Instructions for the task
Render the part of the items that opens with the line containing "From the items given as" and closes at the end of the items, both included, as a Markdown table with the columns Row and Line. Number each row and leave out the blank lines.

-------- Supplied records

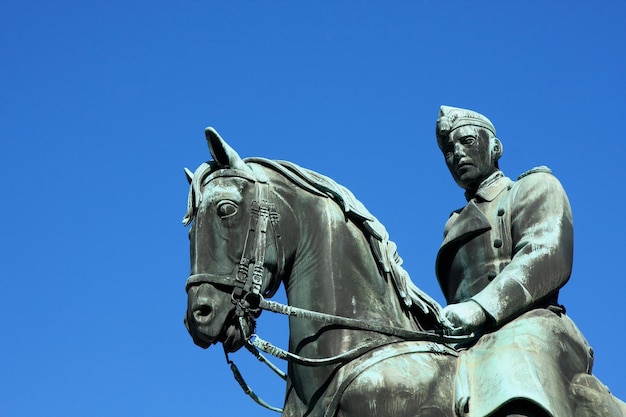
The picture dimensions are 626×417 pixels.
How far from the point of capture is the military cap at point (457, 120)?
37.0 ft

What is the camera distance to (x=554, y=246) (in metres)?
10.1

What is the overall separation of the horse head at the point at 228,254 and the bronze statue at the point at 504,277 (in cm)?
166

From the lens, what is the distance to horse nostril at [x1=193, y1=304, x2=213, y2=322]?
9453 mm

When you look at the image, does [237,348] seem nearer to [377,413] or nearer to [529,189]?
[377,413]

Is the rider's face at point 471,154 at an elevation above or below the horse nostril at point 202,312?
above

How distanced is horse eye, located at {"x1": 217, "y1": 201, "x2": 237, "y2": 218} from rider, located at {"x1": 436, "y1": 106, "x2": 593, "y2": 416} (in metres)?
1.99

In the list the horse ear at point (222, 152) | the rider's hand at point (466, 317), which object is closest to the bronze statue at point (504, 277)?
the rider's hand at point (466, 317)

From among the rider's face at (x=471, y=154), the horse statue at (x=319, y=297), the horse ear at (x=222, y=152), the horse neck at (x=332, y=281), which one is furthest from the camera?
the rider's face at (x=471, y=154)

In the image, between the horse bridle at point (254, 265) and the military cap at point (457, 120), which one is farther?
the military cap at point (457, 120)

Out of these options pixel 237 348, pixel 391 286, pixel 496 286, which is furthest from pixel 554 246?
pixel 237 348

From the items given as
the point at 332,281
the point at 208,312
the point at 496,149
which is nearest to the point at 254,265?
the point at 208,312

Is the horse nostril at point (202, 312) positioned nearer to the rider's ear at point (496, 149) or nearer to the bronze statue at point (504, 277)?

----------------

Exercise output
| Row | Line |
|---|---|
| 1 | From the items given as |
| 2 | the point at 332,281 |
| 3 | the point at 208,312 |
| 4 | the point at 496,149 |
| 5 | which is nearest to the point at 254,265? |
| 6 | the point at 208,312 |
| 7 | Is the horse nostril at point (202, 312) positioned nearer to the rider's ear at point (496, 149) or nearer to the bronze statue at point (504, 277)? |